_PROVIDED ENTRIES_
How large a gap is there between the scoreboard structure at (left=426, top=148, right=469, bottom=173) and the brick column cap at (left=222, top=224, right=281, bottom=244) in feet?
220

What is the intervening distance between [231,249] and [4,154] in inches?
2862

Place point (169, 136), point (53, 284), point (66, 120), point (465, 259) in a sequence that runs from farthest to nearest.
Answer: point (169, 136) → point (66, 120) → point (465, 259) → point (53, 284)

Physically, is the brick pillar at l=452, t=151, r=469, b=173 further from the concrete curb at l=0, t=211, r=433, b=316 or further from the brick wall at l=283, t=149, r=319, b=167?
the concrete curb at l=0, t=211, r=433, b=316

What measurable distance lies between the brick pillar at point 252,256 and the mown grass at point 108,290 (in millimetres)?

--

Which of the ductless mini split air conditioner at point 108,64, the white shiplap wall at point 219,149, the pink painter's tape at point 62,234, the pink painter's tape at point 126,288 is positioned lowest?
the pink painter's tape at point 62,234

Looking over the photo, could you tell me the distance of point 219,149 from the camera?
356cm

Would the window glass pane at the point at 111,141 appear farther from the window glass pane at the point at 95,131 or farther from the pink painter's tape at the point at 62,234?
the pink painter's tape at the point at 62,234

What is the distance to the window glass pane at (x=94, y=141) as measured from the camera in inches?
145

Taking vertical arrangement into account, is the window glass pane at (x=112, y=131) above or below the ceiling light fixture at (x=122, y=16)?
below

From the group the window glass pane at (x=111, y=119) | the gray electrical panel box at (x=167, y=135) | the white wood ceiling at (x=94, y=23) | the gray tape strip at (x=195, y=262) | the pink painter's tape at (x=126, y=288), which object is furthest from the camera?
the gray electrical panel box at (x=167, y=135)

---

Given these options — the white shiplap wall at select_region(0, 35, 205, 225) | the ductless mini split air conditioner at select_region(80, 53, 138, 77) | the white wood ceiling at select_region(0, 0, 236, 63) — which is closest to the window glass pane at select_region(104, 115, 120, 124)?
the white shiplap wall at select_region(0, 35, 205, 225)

_INSTRUCTIONS FOR THE TASK_
Please pull out each row above that contains the string "brick", and copy those rows unchanged.

_ANSWER TO THE TASK_
How large a gap is there between the scoreboard structure at (left=426, top=148, right=469, bottom=173) and the brick column cap at (left=222, top=224, right=281, bottom=244) in feet?
Physically, is the brick pillar at l=452, t=151, r=469, b=173 further from the concrete curb at l=0, t=211, r=433, b=316 or further from the brick wall at l=283, t=149, r=319, b=167?
What measurable distance lies between the brick pillar at point 252,256 and the mown grass at point 108,290 (in millimetres)?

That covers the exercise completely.